**ARBEITSANWEISUNGEN:**
- 1) Erklären Sie anhand des Konzertberichts, warum der Verfasser das Offenhalten der Option zum Flüchten als „nette Geste“ bezeichnet.
- 2) Beantworten Sie die folgenden Fragen zum Konzertbericht.
(a) Welche drei Gruppen bzw. Künstler traten an diesem Abend im Centraltheater auf?
(b) Wie lange dauerte das Konzertereignis?
(c) Was war dem Publikum diesmal strengstens untersagt?
- 3) Schreiben Sie den Konzertbericht über den Abend mit Ja, Panik im Centraltheater im Anschluss an seinen letzten Satz weiter.
--- VORLIEGENDER AUSZUG ---
Eben mehr Frankfurter als Hamburger Schule

„Ja, Panik“ laden ins Centraltheater – mit Tanzverbot und zwiespältigem Support

Fotos: Centraltheater

Lange Kulturabende können bisweilen etwas sehr Angenehmes sein. Beschränkt sich die Kurzweil während eines vierstündigen Konzertereignisses jedoch auf die vom Sänger der Hauptband offen zur Schau gestellte Angeödetheit über die Ödnis jenes Ereignisses, dann hat das etwas Sarkastisches. Gekommen war man ins Centraltheater, um mit dem Auftritt von Hans Unstern, Die Heiterkeit und Ja, Panik das Potential junger deutschsprachiger Gitarrenmusik seit Tocotronic und Blumfeld zu begutachten.

Von Beginn an achtet eine öminöse „Crew“ am Rande der Sitzreihen penibel auf die gemeinschaftlich einzuhaltende Ordnung. An der Seite stehen ist diesmal strengstens untersagt und führt zum sofortigen Verweis auf Fluchtweg, Recht und Gesetz. Dass so die Option zum Flüchten offen gehalten wird, erweist sich indes bereits nach einigen Minuten der routiniert gelangweilten Verspieltheit, mit der Hans Unstern und seine Band den Saal füllen, als nette Geste. Das von des Sängers auffällig hoher Stimme begleitete Geschwurbel aus dadaistischer Performance und solide verworrenem Liedermachertum wirkt leider angestrengt sympathisch. Mit ihrer gewollten Seltsamkeit erreichen die hippiesken Protagonisten inmitten des wirklich charmanten, Bar25-liken Arrangements aus beleuchteten Ballons, Instrumenten- und Gegenstandshaufen im Grunde nur, dass man sich über ihren forcierten Mindfuck unterhält. Inhaltlich gibt es nicht viel zu sagen, auf der Bühne jammerts und jammts. Dass postmoderne Collagen aus Ton und Text tatsächlich auch Aussagen vermitteln könnten, die jenseits reproduzierter und durch den Fleischwolf gedrehter Allerweltsemotionen angesiedelt sind, hat Hans Unstern leider niemand gesagt. Den Akteuren auf der Bühne und ihren Zuhörern ist das freilich herzlich egal, repräsentieren sie doch die nicht-elektronische Sparte jener Kultur des neoromantischen Einfach-so-da-Seins, der jeder Begriff der sie umgebenden Welt abgeht. Wo Distinktion alles zählt, möchte man anders sein, ohne die tiefer liegenden Rollen und Muster auch nur je anzuzweifeln.
--- BEREITGESTELLTE DATEN ---
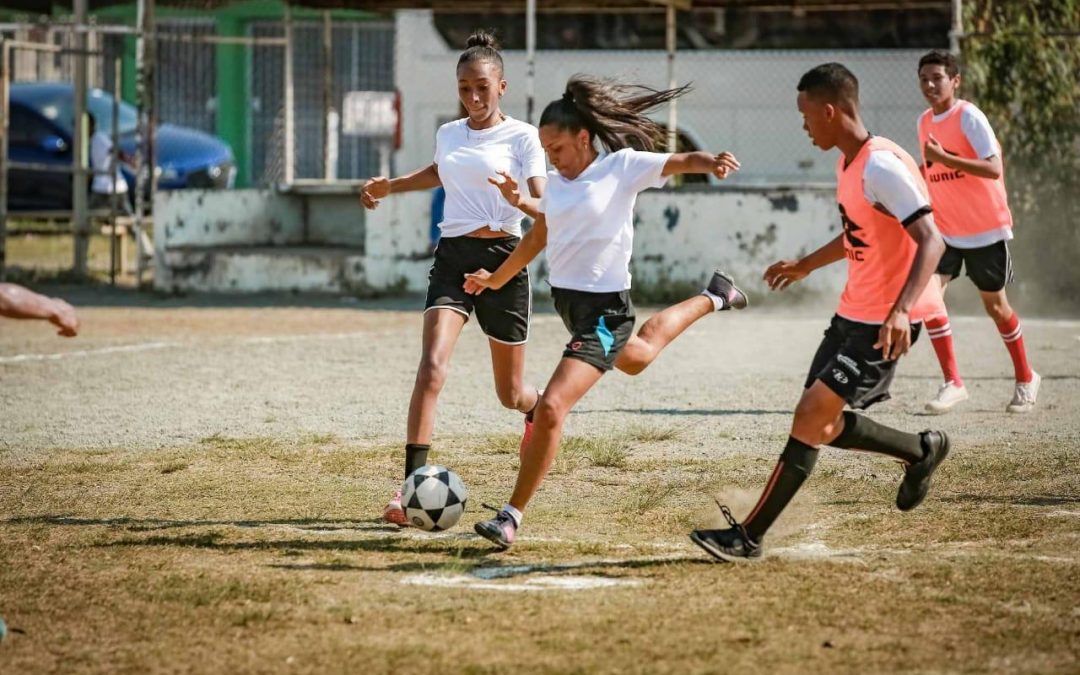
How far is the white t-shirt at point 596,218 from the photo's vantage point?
613 cm

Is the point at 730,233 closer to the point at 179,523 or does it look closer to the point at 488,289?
---
**GEGEBENE ANTWORTEN:**
- 1) Schon nach wenigen Minuten des Auftritts von Hans Unstern und seiner Band füllt deren „routiniert gelangweilte Verspieltheit“ den Saal. Deshalb kommt dem Verfasser die Möglichkeit zur Flucht gelegen, und er nennt sie eine nette Geste.

- 2)
(a) Hans Unstern, Die Heiterkeit und Ja, Panik.
(b) Vier Stunden.
(c) An der Seite zu stehen.

- 3)
Nach der Pause die Hoffnung, dass mit der Hamburger Band Die Heiterkeit im zweiten Teil des Konzerts nun echter Diskurspop aufgefahren wird. Anfangs wirkt die Kombination aus lakonischem Gestus und dem mit Stella Sommers wunderbarer Stimme vorgetragenen schleppenden Gesang auch wirklich reizvoll. Drei plakativ desinteressierte Frauen, drei plakativ innovationslos gespielte Instrumente – das funktioniert im Grunde hervorragend. Wären da nicht die Texte, auf die man zu achten angesichts der latenten Lameness der Musik ja gewissermaßen gezwungen ist. Unendlich ausgeleierte Themen, unkritisch wiedergegebene Allgemeinplätze, einfallslos gereimte Plattitüden. Mit ein wenig gutem Willen geht auch das alles als absichtlich und ironisch durch. Doch dann wird diese furchtbare Attitüde augenfällig, mit der die Eigenschaft, ein „böses“ und „schmutziges“ Mädchen zu sein, besungen und präsentiert wird. Wo bitte soll sich dieses im Kleidchen vorgetragene direkte Äquivalent zum „braven Mädchen“ von den klassischen stereotypen Verhaltensweisen unterscheiden, denen sich auch erwachsene Frauen Tag für Tag unterwerfen? Und obwohl sie durch diese Art von Text und Habitus mode- und sozialisationstechnisch genau da abgeholt werden, wo sie sich mit ihren Blumenzöpfen und Bärten befinden, langweilen sich die verhipstert abgeranzten Kinder des Bildungsbürgertums in den Sitzen. Und warten auf Ja, Panik.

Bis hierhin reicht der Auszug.